En revanche, la disposition prévoyant la généralisation de la publicité des avis de ces autorités sur les projets de loi était une novation. Une telle disposition a déjà été introduite pour certaines autorités : par exemple, les avis de l'Autorité de régulation des jeux en ligne (ARJEL) sur les projets de loi sont d'ores et déjà rendus publics à la demande du président d'une commission permanente37(*) et les deux assemblées sont convenues, à l'occasion du projet de loi pour une République numérique en cours d'examen, de la publicité des avis rendus par la Commission d'accès aux documents administratifs (CADA) et la Commission nationale de l'informatique et des libertés (CNIL). Les autorités administratives indépendantes n'ont pas la qualité de conseil du Gouvernement que l'article 39 de la Constitution confère au seul Conseil d'État, aussi n'y a-t-il pas de raison de restreindre l'accès, notamment des parlementaires, aux avis qu'elles rendent.

En commission à l'Assemblée nationale, trois amendements identiques du rapporteur, de M. Paul Molac, Mme Isabelle Attard et M. Sergio Coronado, et de M. Lionel Tardy proposaient de prévoir le systématisme de cette publicité, l'argument de la séparation des pouvoirs ne pouvant plus être opposé. Un amendement défendu par Mme Attard en séance publique a renouvelé cette proposition.

À l'initiative de son rapporteur, votre commission a donc fait sienne cette proposition et prévu, par l'adoption de l'amendement COM-44, que tous les avis rendus par des autorités administratives ou publiques indépendantes sur des projets de loi seraient rendus publics.

Votre commission a adopté l'article 23 ainsi modifié.

Article 24 - Annexe budgétaire

Le présent article prévoit la présentation par le Gouvernement, en annexe au projet de loi de finances, d'un rapport sur la gestion des autorités administratives et publiques indépendantes, dont il détaille le contenu.
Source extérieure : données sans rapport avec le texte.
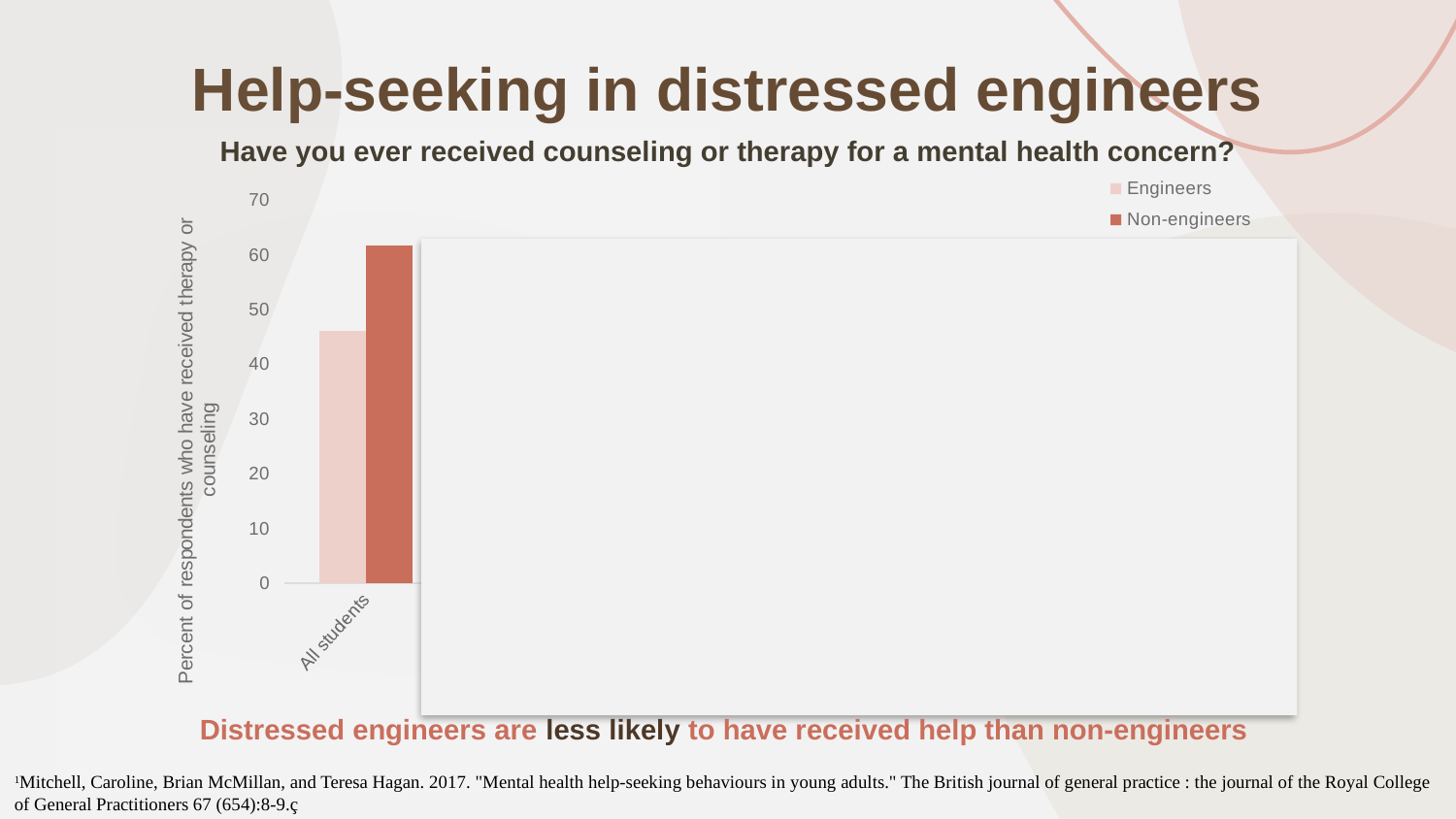
How many series does the chart legend list? 2 What is the title of the chart? Have you ever received counseling or therapy for a mental health concern? What kind of chart is shown on the slide? bar chart Is the value for Engineers among All students greater or less than 40? greater What are the two series named in the chart legend? Engineers and Non-engineers For All students, which series has the taller bar, Engineers or Non-engineers? Non-engineers How many category labels are readable on the chart's x axis? 1 Is the value for Engineers among All students greater or less than 50? less Is the value for Non-engineers among All students greater or less than 50? greater What is the highest value shown on the chart's vertical axis? 70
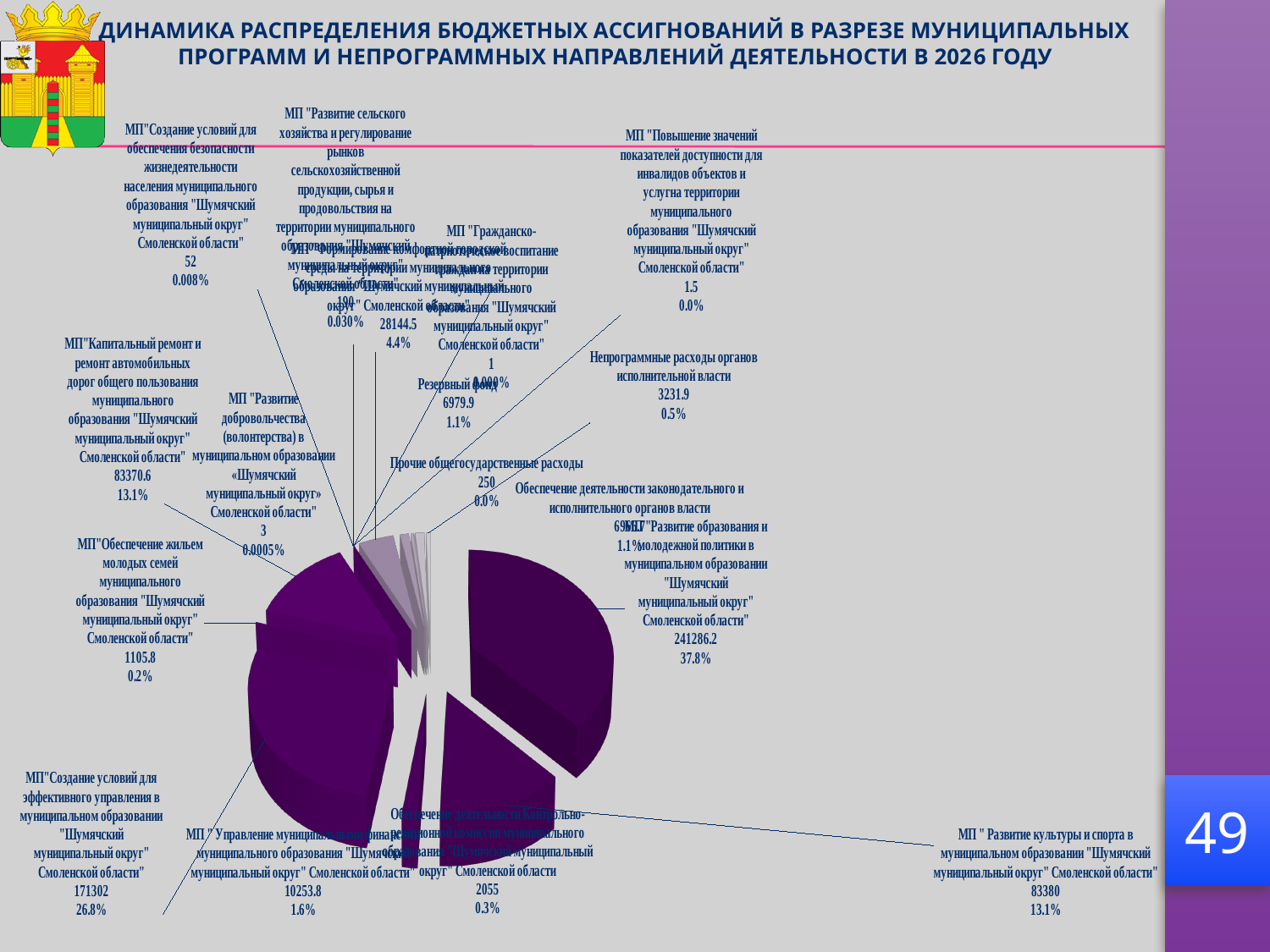
What value is shown for Резервный фонд? 6979.9 What share of the pie does МП "Создание условий для эффективного управления в муниципальном образовании "Шумячский муниципальный округ" Смоленской области" account for? 26.8% What value is shown for МП "Развитие культуры и спорта в муниципальном образовании "Шумячский муниципальный округ" Смоленской области"? 83380 What share of the pie does МП "Развитие образования и молодежной политики" account for? 37.8% What value is shown for Непрограммные расходы органов исполнительной власти? 3231.9 What is the difference between the value for МП "Развитие образования и молодежной политики" (241286.2) and the value for МП "Создание условий для эффективного управления" (171302)? 69984.2 What kind of chart is shown on the slide? pie chart Which is larger: the value for МП "Создание условий для эффективного управления" or the value for МП "Капитальный ремонт и ремонт автомобильных дорог общего пользования"? МП "Создание условий для эффективного управления" Which category has the largest share of the pie? МП "Развитие образования и молодежной политики в муниципальном образовании "Шумячский муниципальный округ" Смоленской области" What value is shown for МП "Управление муниципальными финансами муниципального образования "Шумячский муниципальный округ" Смоленской области"? 10253.8 What value is shown for МП "Развитие образования и молодежной политики в муниципальном образовании "Шумячский муниципальный округ" Смоленской области"? 241286.2 What share of the pie does МП "Обеспечение жильем молодых семей муниципального образования "Шумячский муниципальный округ" Смоленской области" account for? 0.2%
Adopté sans modification par le Sénat en première lecture, cet article n'a fait l'objet que d'un ajout à l'Assemblée nationale. À l'initiative de Mme Anne-Yvonne Le Dain et des membres du groupe socialiste, républicain et citoyen, cette annexe budgétaire récapitulerait également les rémunérations et avantages du président et des membres de chaque autorité.

Cette disposition participerait à l'amélioration de l'information du Parlement et au renforcement de la transparence de fonctionnement de ces organismes.

Votre commission a adopté l'article 24 sans modification.


* 34 Pour mémoire, les autorités administratives indépendantes (AAI) ne sont pas concernées dans la mesure où elles sont dépourvues de personnalité juridique, leurs biens étant considérés comme appartenant à l'État, ce qui ne soulève aucune difficulté.

* 35 Article L. 2 du code général de la propriété des personnes publiques.

* 36 La commission des lois suit chaque année la question de la mutualisation des moyens des autorités administratives indépendantes dont le budget est retracé dans le programme « Protection des droits et libertés » au sein de la mission « Direction de l'action du Gouvernement », au travers d'un avis budgétaire dédié confié à M. Jean-Yves Leconte pour le projet de loi de finances pour 2016 : http://www.senat.fr/rap/a15-170-12/a15-170-12_mono.html#toc53.

* 37 Article 34 de la loi n° 2010-476 du 12 mai 2010 relative à l'ouverture à la concurrence et à la régulation du secteur des jeux d'argent et de hasard en ligne.